--- TASK PROMPT ---
Transcribe all of the records exactly, leaving every line as it is.

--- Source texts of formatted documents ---
______________________________
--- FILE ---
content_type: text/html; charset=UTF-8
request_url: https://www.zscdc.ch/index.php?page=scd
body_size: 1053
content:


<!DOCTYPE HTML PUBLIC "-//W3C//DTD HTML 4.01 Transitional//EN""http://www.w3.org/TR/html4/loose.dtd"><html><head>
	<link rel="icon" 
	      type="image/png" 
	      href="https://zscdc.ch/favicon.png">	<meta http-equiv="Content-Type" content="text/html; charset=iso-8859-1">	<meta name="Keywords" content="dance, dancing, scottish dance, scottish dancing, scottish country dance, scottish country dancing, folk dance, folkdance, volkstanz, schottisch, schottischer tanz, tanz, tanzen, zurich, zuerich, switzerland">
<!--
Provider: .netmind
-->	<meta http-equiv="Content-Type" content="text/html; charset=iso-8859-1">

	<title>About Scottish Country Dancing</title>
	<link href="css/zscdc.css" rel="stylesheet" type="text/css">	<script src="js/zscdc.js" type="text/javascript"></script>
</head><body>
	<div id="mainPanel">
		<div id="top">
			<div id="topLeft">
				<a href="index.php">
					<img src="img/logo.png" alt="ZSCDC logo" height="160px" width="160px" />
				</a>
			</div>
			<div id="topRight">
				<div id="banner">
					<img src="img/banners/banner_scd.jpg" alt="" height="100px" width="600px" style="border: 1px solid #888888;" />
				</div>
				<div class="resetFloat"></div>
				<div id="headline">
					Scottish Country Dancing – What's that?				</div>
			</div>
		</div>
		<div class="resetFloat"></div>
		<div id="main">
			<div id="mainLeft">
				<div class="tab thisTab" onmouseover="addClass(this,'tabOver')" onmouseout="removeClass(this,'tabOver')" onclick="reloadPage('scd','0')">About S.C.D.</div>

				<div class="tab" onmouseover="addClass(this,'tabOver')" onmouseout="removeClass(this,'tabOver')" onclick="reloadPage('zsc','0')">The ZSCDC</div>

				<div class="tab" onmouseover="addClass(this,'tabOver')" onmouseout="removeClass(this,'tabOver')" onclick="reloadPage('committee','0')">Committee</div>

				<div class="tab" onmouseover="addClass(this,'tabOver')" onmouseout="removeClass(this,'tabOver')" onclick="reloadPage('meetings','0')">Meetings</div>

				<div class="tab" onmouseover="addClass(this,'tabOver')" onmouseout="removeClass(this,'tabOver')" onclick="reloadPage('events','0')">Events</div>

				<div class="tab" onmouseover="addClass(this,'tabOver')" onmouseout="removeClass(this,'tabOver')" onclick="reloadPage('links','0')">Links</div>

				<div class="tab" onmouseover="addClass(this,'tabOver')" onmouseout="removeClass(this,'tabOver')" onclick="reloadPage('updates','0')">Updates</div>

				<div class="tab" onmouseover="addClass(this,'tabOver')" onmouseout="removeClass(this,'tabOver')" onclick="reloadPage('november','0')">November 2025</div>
______________________________
--- EXERCISE SOLUTION ---
--- FILE ---
content_type: text/html; charset=UTF-8
request_url: https://www.zscdc.ch/index.php?page=scd
body_size: 1053
content:


<!DOCTYPE HTML PUBLIC "-//W3C//DTD HTML 4.01 Transitional//EN""http://www.w3.org/TR/html4/loose.dtd"><html><head>
	<link rel="icon" 
	      type="image/png" 
	      href="https://zscdc.ch/favicon.png">	<meta http-equiv="Content-Type" content="text/html; charset=iso-8859-1">	<meta name="Keywords" content="dance, dancing, scottish dance, scottish dancing, scottish country dance, scottish country dancing, folk dance, folkdance, volkstanz, schottisch, schottischer tanz, tanz, tanzen, zurich, zuerich, switzerland">
<!--
Provider: .netmind
-->	<meta http-equiv="Content-Type" content="text/html; charset=iso-8859-1">

	<title>About Scottish Country Dancing</title>
	<link href="css/zscdc.css" rel="stylesheet" type="text/css">	<script src="js/zscdc.js" type="text/javascript"></script>
</head><body>
	<div id="mainPanel">
		<div id="top">
			<div id="topLeft">
				<a href="index.php">
					<img src="img/logo.png" alt="ZSCDC logo" height="160px" width="160px" />
				</a>
			</div>
			<div id="topRight">
				<div id="banner">
					<img src="img/banners/banner_scd.jpg" alt="" height="100px" width="600px" style="border: 1px solid #888888;" />
				</div>
				<div class="resetFloat"></div>
				<div id="headline">
					Scottish Country Dancing – What's that?				</div>
			</div>
		</div>
		<div class="resetFloat"></div>
		<div id="main">
			<div id="mainLeft">
				<div class="tab thisTab" onmouseover="addClass(this,'tabOver')" onmouseout="removeClass(this,'tabOver')" onclick="reloadPage('scd','0')">About S.C.D.</div>

				<div class="tab" onmouseover="addClass(this,'tabOver')" onmouseout="removeClass(this,'tabOver')" onclick="reloadPage('zsc','0')">The ZSCDC</div>

				<div class="tab" onmouseover="addClass(this,'tabOver')" onmouseout="removeClass(this,'tabOver')" onclick="reloadPage('committee','0')">Committee</div>

				<div class="tab" onmouseover="addClass(this,'tabOver')" onmouseout="removeClass(this,'tabOver')" onclick="reloadPage('meetings','0')">Meetings</div>

				<div class="tab" onmouseover="addClass(this,'tabOver')" onmouseout="removeClass(this,'tabOver')" onclick="reloadPage('events','0')">Events</div>

				<div class="tab" onmouseover="addClass(this,'tabOver')" onmouseout="removeClass(this,'tabOver')" onclick="reloadPage('links','0')">Links</div>

				<div class="tab" onmouseover="addClass(this,'tabOver')" onmouseout="removeClass(this,'tabOver')" onclick="reloadPage('updates','0')">Updates</div>

				<div class="tab" onmouseover="addClass(this,'tabOver')" onmouseout="removeClass(this,'tabOver')" onclick="reloadPage('november','0')">November 2025</div>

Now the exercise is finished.